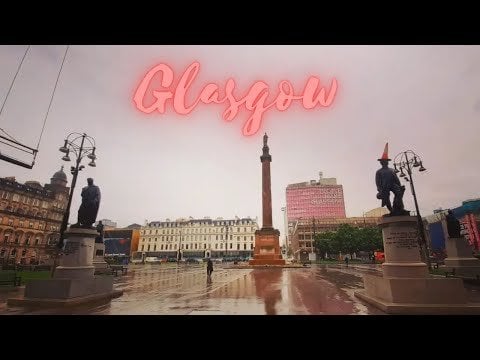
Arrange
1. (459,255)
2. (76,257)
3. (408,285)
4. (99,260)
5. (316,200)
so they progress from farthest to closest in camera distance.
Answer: (316,200)
(99,260)
(459,255)
(76,257)
(408,285)

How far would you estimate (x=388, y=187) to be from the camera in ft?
31.3

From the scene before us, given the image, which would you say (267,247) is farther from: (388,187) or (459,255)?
(388,187)

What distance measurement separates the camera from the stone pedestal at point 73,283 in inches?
340

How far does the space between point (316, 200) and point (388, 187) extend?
153 metres

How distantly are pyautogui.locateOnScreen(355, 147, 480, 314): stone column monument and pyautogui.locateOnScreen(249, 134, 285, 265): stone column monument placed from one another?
28.3m

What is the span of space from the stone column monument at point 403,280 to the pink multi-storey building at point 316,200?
14733cm

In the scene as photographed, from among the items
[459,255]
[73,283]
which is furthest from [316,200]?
[73,283]

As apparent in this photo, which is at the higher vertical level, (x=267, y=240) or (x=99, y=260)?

□ □ □ □

# Exercise:
Copy out every line of the records above word for word, leaving out the pictures.

# Reply:
Arrange
1. (459,255)
2. (76,257)
3. (408,285)
4. (99,260)
5. (316,200)
so they progress from farthest to closest in camera distance.
Answer: (316,200)
(99,260)
(459,255)
(76,257)
(408,285)

How far would you estimate (x=388, y=187) to be from the camera in ft?
31.3

From the scene before us, given the image, which would you say (267,247) is farther from: (388,187) or (459,255)?
(388,187)

What distance measurement separates the camera from the stone pedestal at point 73,283 in inches?
340

How far does the space between point (316, 200) and point (388, 187) extend?
153 metres

How distantly are pyautogui.locateOnScreen(355, 147, 480, 314): stone column monument and pyautogui.locateOnScreen(249, 134, 285, 265): stone column monument placed from one another?
28.3m

What is the span of space from the stone column monument at point 403,280 to the pink multi-storey building at point 316,200?
14733cm

In the scene as photographed, from among the items
[459,255]
[73,283]
which is furthest from [316,200]?
[73,283]

As apparent in this photo, which is at the higher vertical level, (x=267, y=240) or (x=99, y=260)?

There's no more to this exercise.